Ainsi, la FIDH souhaiterait attirer en particulier votre attention sur la situation en Côte d’Ivoire, victime d’une nouvelle mutinerie commencée le mois dernier.
Comment en est-on arrivé là ?
L’ivoirité est la source de tous les maux de la Côte d’Ivoire. Son concepteur, Henry Konan Bédié, l’a inventée et théorisée pour barrer la route à son opposant politique le plus gênant, Allasan Wattara. Cette théorie dangereuse et absurde a eu pour conséquence de désintégrer la société ivoirienne, qui compte une multitude d’ethnies qui vivaient ensemble en paix. L’ivoirité hiérarchise les citoyens ivoiriens. Elle dresse les Ivoiriens chrétiens du sud contre les ivoiriens musulmans du nord, les Baoulés du centre sud aux Bété de l’ouest et aux Dioula du nord. Elle canalise les rancoeurs et les frustrations des Ivoiriens contre les étrangers, accusés de tous les maux. L’ivoirité postule l’exclusion, la xénophobie et la discrimination, et fait du référent ethnique le mode d’accession aux droits. Bref l’ivoirité est le mal ivoirien. Or, le gouvernement démocratiquement élu de Laurent Gbagbo n’a pas mis un terme à cette politique.

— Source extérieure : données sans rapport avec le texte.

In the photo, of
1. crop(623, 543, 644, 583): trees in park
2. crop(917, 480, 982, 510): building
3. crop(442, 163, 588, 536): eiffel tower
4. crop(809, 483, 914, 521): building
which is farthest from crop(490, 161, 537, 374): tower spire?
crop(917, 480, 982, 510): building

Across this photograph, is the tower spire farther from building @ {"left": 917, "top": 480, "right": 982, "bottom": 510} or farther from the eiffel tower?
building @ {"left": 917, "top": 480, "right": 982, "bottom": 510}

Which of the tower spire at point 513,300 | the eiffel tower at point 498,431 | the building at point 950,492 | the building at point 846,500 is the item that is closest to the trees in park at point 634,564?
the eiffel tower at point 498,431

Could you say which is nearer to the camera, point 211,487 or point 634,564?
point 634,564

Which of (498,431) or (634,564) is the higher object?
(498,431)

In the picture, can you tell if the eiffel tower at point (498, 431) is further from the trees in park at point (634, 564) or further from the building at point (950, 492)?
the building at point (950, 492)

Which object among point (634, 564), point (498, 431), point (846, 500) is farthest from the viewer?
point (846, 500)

Depuis plusieurs mois, les forces de l’ordre ivoiriennes (police, gendarmerie et armée) ont été soumises à plusieurs vagues d’épuration. Dans l’armée, tous les tireurs d’élite portant un nom à consonance du Nord ont été écartés, comme l’ont été, d’ailleurs, tous les officiers de même nom d’un certain rang ou, dans la police, les agents des commissariats d’Abidjan. Désormais, les enfants qui naissent à Yopougon (l’un des quartiers d’Abidjan) reçoivent des extraits de naissance de couleur différente, selon qu’un seul de leurs parents, ou les deux, sont considérés de nationalité ivoirienne (une expérience qui risque de s’étendre à d’autres communes).

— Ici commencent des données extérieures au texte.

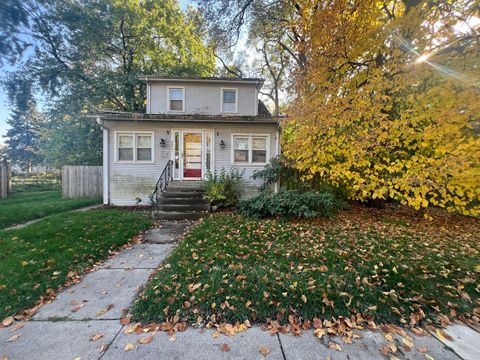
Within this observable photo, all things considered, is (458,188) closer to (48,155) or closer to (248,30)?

La mutinerie du 19 septembre intervient trois mois après la conférence nationale de réconciliation qui a abouti a la mise sur pied d’un gouvernement d’union nationale qui comprend les principales forces politiques du pays (PDCI de Bédié, RDR de Wattara, UDPCI de Guei, FPI de Gbagbo). Cette situation est révélatrice de la complexité et de la profondeur de la crise ivoirienne. Le bilan est à ce jour indéterminé, quoiqu’on fasse état de plus 270 morts et plus de 300 blessés, assaillants et forces loyalistes confondus.
La FIDH appelle les parties à ranger leurs armes et exhorte les autorités à ne pas se laisser entraîner par la logique militaire. La FIDH dénonce avec vigueur les graves violations des droits de l’Homme qui ont suivi la mutinerie et demande que toute la lumière soit faite sur les exécutions qui ont été pratiquées, et le cas échéant, sur les arrestations, détentions et pillages liés à ces événements. La FIDH demande l’organisation d’une commission internationale d’enquête qui devra faire la lumière sur les violations des droits de l’homme de ces dernières semaines afin que leurs auteurs, quels qu’ils soient -forces loyalistes ou mutins- ne restent pas impunis, comme c’est encore le cas des responsables du charnier de Youpougon. La FIDH fait également part de son inquiétude face aux dérives xénophobes véhiculées par certains médias.
Une nouvelle déstabilisation de la Côte d’Ivoire pourrait avoir des conséquences dramatiques pour toute la sous-région, et la situation économique et politique du pays ne pourra que s’en trouver aggravée et entraîner de plus grandes difficultés de vie quotidienne pour tous les habitants de la Côte d’Ivoire.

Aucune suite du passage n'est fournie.